J’ai enfin trouvé l’explication à une interrogation qui me taraude depuis des années : pourquoi, lorsque l’on explique simplement un problème à nos directions métiers, elles ne comprennent pas vraiment le sujet ? L’explication se trouve dans une étude de l’OCDE (moi aussi, j’ai mes lectures intellectuelles…), publiée en octobre.
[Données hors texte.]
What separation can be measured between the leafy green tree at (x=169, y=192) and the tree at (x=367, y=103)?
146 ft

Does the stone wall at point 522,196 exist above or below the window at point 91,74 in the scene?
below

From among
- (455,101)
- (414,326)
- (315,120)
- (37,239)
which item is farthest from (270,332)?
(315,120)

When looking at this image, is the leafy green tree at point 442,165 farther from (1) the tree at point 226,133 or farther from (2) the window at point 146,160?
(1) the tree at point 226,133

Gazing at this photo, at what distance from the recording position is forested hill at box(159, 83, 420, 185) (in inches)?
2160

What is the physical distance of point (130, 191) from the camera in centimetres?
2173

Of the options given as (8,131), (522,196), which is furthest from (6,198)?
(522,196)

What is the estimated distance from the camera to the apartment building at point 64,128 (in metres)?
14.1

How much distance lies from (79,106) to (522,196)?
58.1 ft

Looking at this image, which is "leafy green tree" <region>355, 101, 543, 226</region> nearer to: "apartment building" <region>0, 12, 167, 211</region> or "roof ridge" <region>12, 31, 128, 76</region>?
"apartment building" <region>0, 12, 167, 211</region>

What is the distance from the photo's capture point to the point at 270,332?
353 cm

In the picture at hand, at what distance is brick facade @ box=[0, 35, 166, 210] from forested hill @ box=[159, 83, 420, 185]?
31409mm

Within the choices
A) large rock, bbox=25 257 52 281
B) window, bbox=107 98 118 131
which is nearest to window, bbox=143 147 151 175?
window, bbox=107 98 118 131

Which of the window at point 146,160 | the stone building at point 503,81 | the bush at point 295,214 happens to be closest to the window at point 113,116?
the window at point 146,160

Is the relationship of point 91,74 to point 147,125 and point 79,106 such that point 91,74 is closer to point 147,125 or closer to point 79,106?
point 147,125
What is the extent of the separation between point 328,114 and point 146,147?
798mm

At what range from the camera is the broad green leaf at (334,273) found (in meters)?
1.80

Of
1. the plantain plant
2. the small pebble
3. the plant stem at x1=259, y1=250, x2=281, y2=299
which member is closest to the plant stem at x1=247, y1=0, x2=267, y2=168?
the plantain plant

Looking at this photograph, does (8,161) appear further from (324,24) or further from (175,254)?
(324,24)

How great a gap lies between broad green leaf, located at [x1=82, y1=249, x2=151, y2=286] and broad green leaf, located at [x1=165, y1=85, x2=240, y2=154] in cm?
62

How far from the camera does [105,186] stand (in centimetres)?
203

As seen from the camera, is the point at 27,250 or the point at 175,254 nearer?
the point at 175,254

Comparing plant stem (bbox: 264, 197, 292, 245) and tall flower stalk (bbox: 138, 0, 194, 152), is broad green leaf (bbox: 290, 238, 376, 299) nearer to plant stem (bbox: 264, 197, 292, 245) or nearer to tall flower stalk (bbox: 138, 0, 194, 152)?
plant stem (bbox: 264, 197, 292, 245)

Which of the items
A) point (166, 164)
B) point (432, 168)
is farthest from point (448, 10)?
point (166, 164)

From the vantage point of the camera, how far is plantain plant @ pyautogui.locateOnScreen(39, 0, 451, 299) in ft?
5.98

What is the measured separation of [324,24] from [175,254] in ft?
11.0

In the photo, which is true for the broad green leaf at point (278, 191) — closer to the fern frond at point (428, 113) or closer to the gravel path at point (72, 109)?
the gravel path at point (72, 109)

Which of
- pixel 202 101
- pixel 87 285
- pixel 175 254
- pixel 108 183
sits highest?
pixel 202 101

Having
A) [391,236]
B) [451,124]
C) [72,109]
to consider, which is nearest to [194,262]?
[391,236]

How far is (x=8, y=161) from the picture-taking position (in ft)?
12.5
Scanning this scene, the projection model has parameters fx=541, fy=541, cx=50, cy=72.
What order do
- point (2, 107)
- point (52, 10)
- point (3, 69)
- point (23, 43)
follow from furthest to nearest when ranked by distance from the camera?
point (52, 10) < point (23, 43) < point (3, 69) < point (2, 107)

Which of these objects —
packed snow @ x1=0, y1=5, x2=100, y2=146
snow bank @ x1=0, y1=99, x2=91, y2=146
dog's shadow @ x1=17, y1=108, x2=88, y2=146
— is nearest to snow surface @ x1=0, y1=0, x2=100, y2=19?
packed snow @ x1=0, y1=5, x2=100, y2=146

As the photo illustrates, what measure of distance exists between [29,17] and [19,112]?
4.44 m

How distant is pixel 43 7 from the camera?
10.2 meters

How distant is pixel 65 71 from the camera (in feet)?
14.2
Les experts ont mesuré au niveau mondial, dans 24 pays, ce qu’ils appellent la « littératie » (« alphabétisation » en français, ou « littérisme », selon la traduction officielle de l’anglais « literacy ») des adultes. De quoi s’agit-il ? C’est, d’après la définition des spécialistes : « La capacité de comprendre, d’évaluer, d’utiliser et de s’engager dans des textes écrits pour participer à la société, pour accomplir ses objectifs et pour développer ses connaissances et son potentiel. La littératie englobe une variété de compétences, depuis le décodage de mots et de phrases jusqu’à la compréhension, l’interprétation et l’évaluation de textes complexes. »
On pourrait penser que nos chers collègues sont des « littératiens » avisés. N’ont-ils pas fait quelques années d’études ? N’occupent-ils pas pour la plupart des postes de managers ? Horreur, nous apprend l’étude de l’OCDE : « En France, 22 % des personnes âgées de 16 à 65 ans ont un faible niveau de compétence dans le domaine de l’écrit et 28 % dans le domaine des chiffres. Pour l’ensemble des pays participants, les proportions moyennes sont respectivement de 16 % et 19 %. » Seuls les Espagnols et les Italiens font moins bien que nous !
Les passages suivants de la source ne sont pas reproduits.